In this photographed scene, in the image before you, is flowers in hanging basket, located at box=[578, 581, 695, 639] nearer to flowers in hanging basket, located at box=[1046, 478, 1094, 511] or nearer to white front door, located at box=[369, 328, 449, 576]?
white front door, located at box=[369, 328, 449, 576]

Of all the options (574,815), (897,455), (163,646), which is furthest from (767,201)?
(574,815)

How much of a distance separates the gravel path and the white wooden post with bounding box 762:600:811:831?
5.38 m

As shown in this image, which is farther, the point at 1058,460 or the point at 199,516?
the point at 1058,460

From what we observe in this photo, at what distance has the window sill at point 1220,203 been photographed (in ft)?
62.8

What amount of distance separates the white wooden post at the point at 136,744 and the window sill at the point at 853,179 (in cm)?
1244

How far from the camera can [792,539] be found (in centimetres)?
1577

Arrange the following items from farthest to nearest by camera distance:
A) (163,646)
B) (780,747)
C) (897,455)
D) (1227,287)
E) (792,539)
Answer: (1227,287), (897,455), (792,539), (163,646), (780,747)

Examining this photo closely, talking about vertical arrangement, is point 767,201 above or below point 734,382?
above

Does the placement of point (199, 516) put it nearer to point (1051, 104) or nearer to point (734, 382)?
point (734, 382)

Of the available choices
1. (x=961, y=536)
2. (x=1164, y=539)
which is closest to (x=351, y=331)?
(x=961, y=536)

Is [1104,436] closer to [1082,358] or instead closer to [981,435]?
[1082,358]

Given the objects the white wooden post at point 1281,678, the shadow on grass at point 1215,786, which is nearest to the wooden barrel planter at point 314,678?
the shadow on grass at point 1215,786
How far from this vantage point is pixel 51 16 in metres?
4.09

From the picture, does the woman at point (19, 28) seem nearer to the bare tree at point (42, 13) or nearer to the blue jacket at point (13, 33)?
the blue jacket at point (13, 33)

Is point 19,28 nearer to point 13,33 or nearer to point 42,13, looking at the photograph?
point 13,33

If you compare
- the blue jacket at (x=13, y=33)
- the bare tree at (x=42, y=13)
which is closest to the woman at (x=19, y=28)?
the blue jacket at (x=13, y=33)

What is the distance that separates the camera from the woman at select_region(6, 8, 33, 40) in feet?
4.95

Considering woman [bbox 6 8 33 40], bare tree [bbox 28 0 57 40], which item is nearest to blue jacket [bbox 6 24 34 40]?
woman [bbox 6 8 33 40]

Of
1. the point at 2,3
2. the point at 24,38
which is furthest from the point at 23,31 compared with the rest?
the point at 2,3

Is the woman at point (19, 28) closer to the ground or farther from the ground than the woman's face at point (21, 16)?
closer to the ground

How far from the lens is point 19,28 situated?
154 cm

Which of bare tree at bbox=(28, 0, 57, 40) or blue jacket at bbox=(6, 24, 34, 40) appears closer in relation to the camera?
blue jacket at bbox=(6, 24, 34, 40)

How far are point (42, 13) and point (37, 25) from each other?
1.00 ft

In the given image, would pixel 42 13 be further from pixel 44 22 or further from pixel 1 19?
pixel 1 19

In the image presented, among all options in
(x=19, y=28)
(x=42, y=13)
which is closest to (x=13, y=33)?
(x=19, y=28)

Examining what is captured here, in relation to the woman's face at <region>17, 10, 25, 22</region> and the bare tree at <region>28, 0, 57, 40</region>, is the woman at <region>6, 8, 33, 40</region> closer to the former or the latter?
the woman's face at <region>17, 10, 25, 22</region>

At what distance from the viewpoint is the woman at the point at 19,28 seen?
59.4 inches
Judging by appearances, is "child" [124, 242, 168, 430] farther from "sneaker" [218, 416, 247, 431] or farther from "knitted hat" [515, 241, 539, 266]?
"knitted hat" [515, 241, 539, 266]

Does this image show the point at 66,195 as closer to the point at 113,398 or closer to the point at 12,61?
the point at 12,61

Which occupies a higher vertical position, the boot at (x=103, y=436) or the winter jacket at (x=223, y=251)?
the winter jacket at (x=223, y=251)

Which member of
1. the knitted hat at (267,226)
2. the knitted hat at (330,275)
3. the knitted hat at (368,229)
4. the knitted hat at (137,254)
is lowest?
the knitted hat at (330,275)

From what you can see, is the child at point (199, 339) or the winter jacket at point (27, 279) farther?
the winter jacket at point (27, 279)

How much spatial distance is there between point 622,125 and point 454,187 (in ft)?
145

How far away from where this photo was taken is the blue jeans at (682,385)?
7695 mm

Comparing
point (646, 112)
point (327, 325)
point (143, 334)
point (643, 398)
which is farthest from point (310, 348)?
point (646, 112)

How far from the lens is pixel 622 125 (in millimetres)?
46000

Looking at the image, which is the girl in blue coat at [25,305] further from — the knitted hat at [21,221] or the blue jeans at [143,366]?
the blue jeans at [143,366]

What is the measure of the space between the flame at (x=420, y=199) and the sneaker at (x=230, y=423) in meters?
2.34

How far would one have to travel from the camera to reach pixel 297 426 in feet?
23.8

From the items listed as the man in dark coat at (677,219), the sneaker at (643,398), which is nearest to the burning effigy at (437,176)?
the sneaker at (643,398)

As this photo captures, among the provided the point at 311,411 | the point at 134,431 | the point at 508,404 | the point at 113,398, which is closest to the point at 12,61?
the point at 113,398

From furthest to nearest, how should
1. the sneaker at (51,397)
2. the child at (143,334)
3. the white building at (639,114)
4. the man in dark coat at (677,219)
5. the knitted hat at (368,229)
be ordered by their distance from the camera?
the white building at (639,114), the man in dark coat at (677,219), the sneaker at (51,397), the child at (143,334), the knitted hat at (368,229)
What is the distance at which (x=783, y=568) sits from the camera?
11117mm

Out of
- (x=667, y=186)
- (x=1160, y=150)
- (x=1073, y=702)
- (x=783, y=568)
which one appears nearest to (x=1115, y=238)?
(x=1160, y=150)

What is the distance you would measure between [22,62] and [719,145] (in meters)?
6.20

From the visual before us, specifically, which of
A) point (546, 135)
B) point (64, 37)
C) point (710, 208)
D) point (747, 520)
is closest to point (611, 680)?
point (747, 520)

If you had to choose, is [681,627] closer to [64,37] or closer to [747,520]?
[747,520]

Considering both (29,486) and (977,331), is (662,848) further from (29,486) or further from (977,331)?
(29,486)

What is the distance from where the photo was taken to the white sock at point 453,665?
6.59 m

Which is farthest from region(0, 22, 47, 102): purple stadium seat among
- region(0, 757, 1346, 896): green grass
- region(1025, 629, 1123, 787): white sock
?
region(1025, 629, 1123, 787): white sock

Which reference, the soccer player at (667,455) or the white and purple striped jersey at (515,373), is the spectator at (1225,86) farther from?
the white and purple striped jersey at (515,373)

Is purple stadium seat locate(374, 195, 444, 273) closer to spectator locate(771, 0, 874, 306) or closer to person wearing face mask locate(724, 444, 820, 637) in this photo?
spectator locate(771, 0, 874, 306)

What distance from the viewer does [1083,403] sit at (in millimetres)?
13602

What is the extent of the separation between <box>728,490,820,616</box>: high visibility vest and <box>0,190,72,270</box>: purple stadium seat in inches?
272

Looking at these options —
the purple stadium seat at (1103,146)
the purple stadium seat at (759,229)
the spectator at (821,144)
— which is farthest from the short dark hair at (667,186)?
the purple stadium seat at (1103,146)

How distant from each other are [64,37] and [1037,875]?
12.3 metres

### WHAT YOU SHOULD DO
Rewrite the part of the records that opens with the line containing "How distant from" and runs to the end of the records, substituting "far" for "distant" and leaving all else unchanged.

### RESULT FOR THIS TASK
How far from each other are [64,37] and [1037,875]?
12.3 metres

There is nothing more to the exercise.